• Task instructions
**a)** Repeat the part of the passage starting with "I became an" and going on through "as a soldier.".
**b)** Answer these questions from the passage:
(i) Which two careers had the father narrowed his options down to?
(ii) How often did the family move to a new posting?
(iii) Which football team did the father follow?

• Passage
============================================================

I became an anti-glory supporter and personally speaking, I think I jumped on the Boro rollercoaster just at the right time…just as it was about to climb into the dizzying, rarefied air of what - for the Boro - was the stratosphere. If anyone’s to blame for this, it’s probably the man from the Army careers office who came to see my father when he was wondering what to do with his life. He was at a point where he had narrowed the options down to either life as a policeman or life as a soldier.

The Army sent a man to talk to him; the police didn’t. My dad joined up and went for training, and before long his young family were moving to West Germany. I only lived in the town of my birth for just over 2 years, and soon became accustomed to a nomadic existence; moving to a new posting every 3 years. Most of the next 17 years was spent living in various places in Germany, punctuated by secondary education in a North Yorkshire boarding school and 2 short postings to UK bases.  My father was a football fan (Manchester United were his team, he began following them in the late 50s when he was himself a boy) and he gave me my first taste of the beautiful game in the divided city of Berlin in the late 1970s.

============================================================

[Collected data]
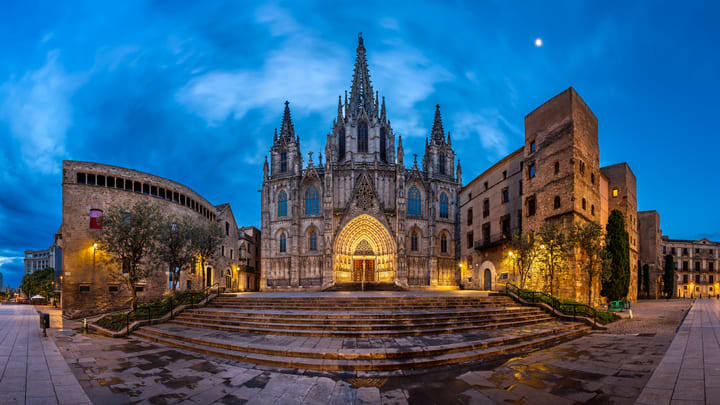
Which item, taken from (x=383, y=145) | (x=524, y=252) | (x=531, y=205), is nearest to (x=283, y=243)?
(x=383, y=145)

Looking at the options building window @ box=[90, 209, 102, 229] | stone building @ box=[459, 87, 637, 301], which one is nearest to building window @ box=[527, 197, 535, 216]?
stone building @ box=[459, 87, 637, 301]

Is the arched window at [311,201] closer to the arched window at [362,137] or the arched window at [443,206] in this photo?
the arched window at [362,137]

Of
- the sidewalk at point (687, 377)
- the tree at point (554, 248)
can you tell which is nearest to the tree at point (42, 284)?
the tree at point (554, 248)

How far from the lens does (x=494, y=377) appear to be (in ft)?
24.7

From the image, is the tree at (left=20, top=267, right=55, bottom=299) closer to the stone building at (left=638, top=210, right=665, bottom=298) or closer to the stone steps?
the stone steps

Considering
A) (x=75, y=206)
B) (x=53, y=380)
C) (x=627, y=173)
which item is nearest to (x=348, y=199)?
(x=75, y=206)

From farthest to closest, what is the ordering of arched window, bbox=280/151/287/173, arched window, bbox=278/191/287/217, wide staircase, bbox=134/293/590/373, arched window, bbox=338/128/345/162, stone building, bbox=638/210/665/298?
arched window, bbox=338/128/345/162 < arched window, bbox=280/151/287/173 < stone building, bbox=638/210/665/298 < arched window, bbox=278/191/287/217 < wide staircase, bbox=134/293/590/373

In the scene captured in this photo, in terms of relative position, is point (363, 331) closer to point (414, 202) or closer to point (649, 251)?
point (414, 202)

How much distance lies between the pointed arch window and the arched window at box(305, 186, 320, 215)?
8.51m

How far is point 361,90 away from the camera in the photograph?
45.3 metres

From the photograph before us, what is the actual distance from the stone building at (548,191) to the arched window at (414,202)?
7017mm

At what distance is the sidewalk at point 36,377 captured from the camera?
6.02m

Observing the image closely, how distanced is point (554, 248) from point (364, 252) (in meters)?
21.5

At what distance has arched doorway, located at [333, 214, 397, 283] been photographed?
121 ft
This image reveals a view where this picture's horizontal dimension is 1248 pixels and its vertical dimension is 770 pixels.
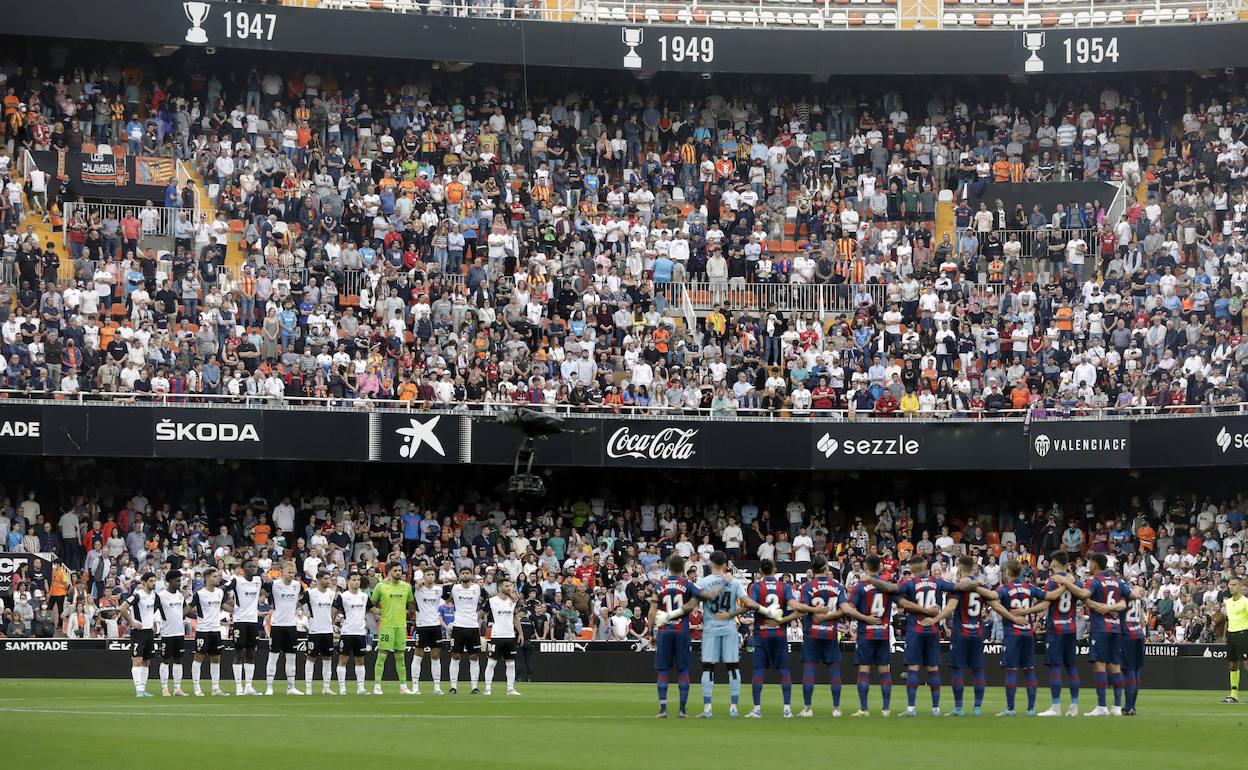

============================================================

• Answers to the exercises
**a)**
I became an anti-glory supporter and personally speaking, I think I jumped on the Boro rollercoaster just at the right time…just as it was about to climb into the dizzying, rarefied air of what - for the Boro - was the stratosphere. If anyone’s to blame for this, it’s probably the man from the Army careers office who came to see my father when he was wondering what to do with his life. He was at a point where he had narrowed the options down to either life as a policeman or life as a soldier.

**b)**
(i) A policeman or a soldier
(ii) Every 3 years
(iii) Manchester United